O desmanche da democracia

 

Cândido Grzybowski
Sociólogo, diretor do Ibase

Em menos de duas semanas do governo Temer, o ataque a alguns dos símbolos de conquistas democráticas entre nós já é sentido e provoca reações. É simplesmente inaceitável que isto aconteça, pois injustificável de qualquer ponto de vista. Está em curso um verdadeiro desmanche daquilo que sinaliza para a sociedade princípios e valores comuns, algo a ser buscado como coletividade, promovendo a cidadania com direitos iguais, convivendo e valorizando a nossa diversidade, compartilhando os bens comuns da natureza e da cultura. Em termos orçamentários, o conjunto dos ministérios de Direitos Humanos, Mulheres, Igualdade Racial e Cultura representavam algo como meia semana – talvez uma semana até, se espichando um pouco – do gasto anual com os juros pagos para os bancos e aos poucos investidores da dívida pública. Portanto, não dá para justificar o desmanche por razões fiscais. Não adianta enganar, a encrenca é outra. Mas o estrago democrático é incalculável.  Estamos diante de um novo fundamentalismo de mercado e da ditadura financeira, sem freios, instalado em Brasília, com apoio dos oportunistas de sempre, em torno à massa política de moldar que é o PMDB. O golpe está aí, pois não foi este projeto para o país que a cidadania elegeu soberanamente em 2014.

Democracia se confunde com direitos. É a busca de direitos que dá vida às democracias. Sua base está no princípio da igualdade civil e política de direitos. Trata-se de um processo em permanente construção, pois em disputa, motivada exatamente pela desigualdade real na história concreta. Em termos legais e institucionais, os direitos constituem o arcabouço das constituições. Porém, os direitos de cidadania, enquadrados por leis e instituições, brotam da legitimidade das lutas que os transformam em novas conquistas. Retrocessos democráticos também acontecem sempre que direitos iguais legitimamente conquistados são desmontados, por força da disputa política que leva ao poder forças em defesa de seus privilégios de origem – sempre confundidos com direitos -, impondo novas leis regressivas e tomando decisões contra propostas e políticas inclusivas.

Material fornecido:
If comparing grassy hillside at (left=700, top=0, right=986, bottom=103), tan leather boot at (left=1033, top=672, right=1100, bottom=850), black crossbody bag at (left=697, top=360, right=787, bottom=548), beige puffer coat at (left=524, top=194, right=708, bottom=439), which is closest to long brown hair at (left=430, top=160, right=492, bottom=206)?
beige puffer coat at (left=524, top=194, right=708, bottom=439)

Tarefas obrigatórias:
1 > Cite o trecho do texto sobre o desmanche da democracia que vai de "Democracia se confunde" até "e políticas inclusivas.", inclusive.
2 > Com base no texto sobre o desmanche da democracia, explique em uma a três frases por que o desmanche dos ministérios não pode ser justificado por razões fiscais.
As linhas não têm papel algum nesta atividade.

Respostas por tarefa:
1 >
Democracia se confunde com direitos. É a busca de direitos que dá vida às democracias. Sua base está no princípio da igualdade civil e política de direitos. Trata-se de um processo em permanente construção, pois em disputa, motivada exatamente pela desigualdade real na história concreta. Em termos legais e institucionais, os direitos constituem o arcabouço das constituições. Porém, os direitos de cidadania, enquadrados por leis e instituições, brotam da legitimidade das lutas que os transformam em novas conquistas. Retrocessos democráticos também acontecem sempre que direitos iguais legitimamente conquistados são desmontados, por força da disputa política que leva ao poder forças em defesa de seus privilégios de origem – sempre confundidos com direitos -, impondo novas leis regressivas e tomando decisões contra propostas e políticas inclusivas.

2 > Em termos orçamentários, os ministérios de Direitos Humanos, Mulheres, Igualdade Racial e Cultura representavam juntos algo como meia semana, talvez uma semana, do gasto anual com os juros pagos aos bancos e aos poucos investidores da dívida pública. Por isso, razões fiscais não justificam o desmanche.